## Aim of the task
Give again, word for word, the lines below that run from the line with "โปสเตอร์ ระบบคืนเงินยิ่งช่วยยิ่งรวย" through the line with "Learning card for". Drop the pictures.

## Available data
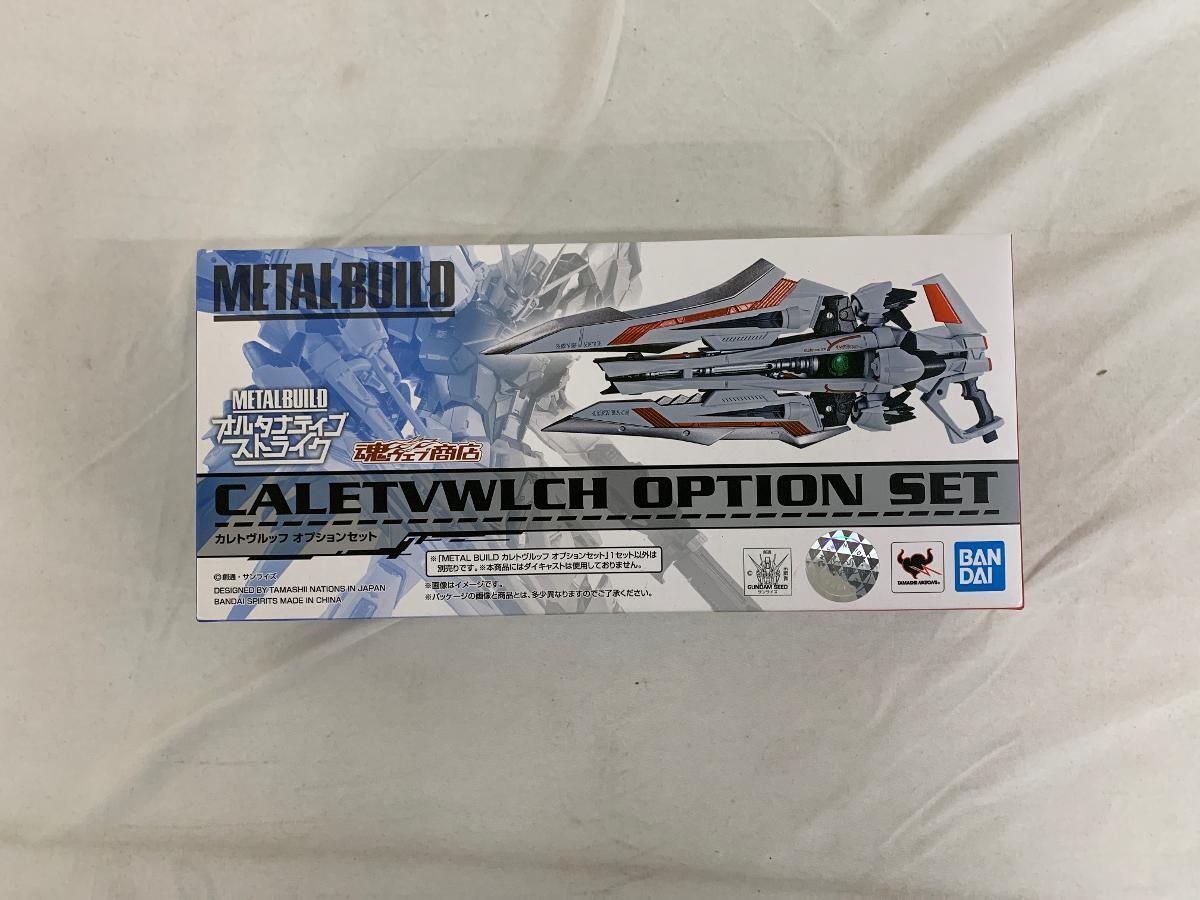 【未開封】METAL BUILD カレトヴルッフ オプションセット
--
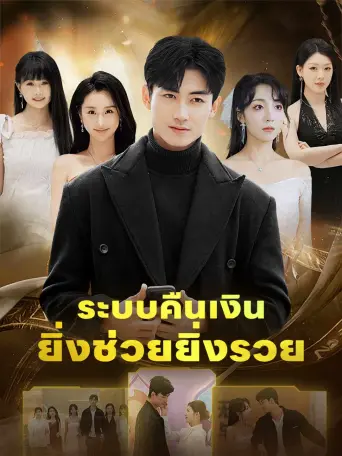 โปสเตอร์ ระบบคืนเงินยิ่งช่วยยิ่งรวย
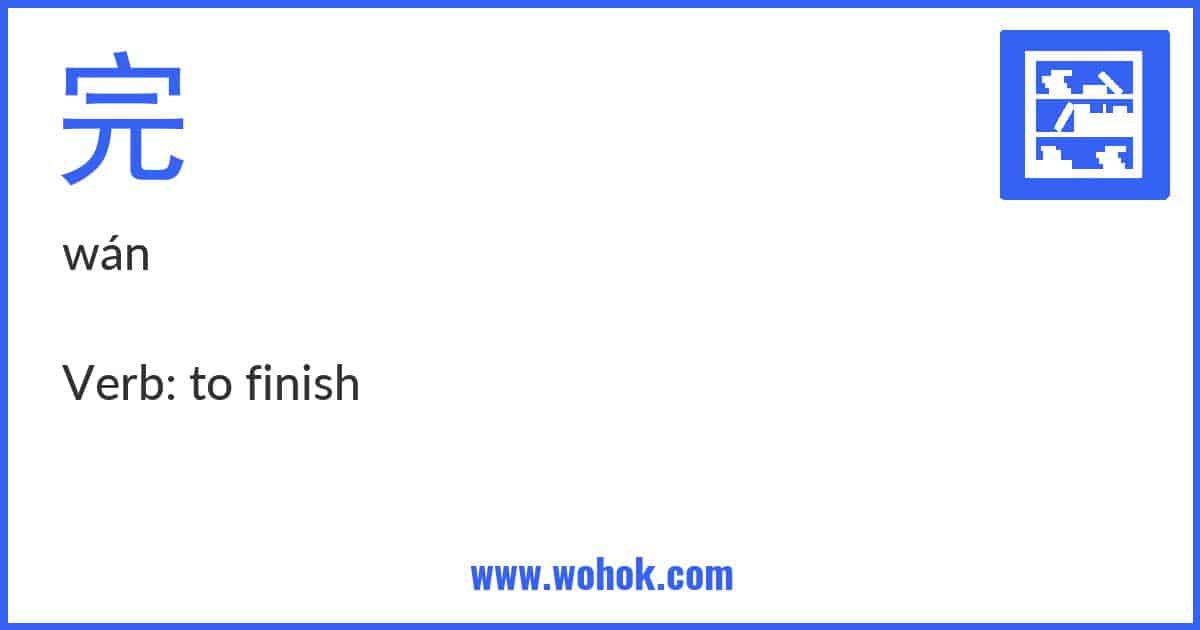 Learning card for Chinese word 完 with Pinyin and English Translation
* * *
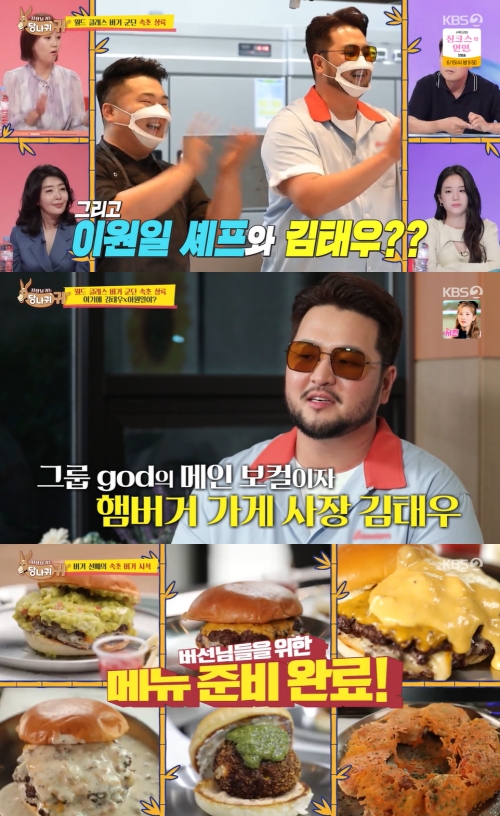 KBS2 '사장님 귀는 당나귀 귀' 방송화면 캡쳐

## Response to the exercise
 โปสเตอร์ ระบบคืนเงินยิ่งช่วยยิ่งรวย
 Learning card for Chinese word 完 with Pinyin and English Translation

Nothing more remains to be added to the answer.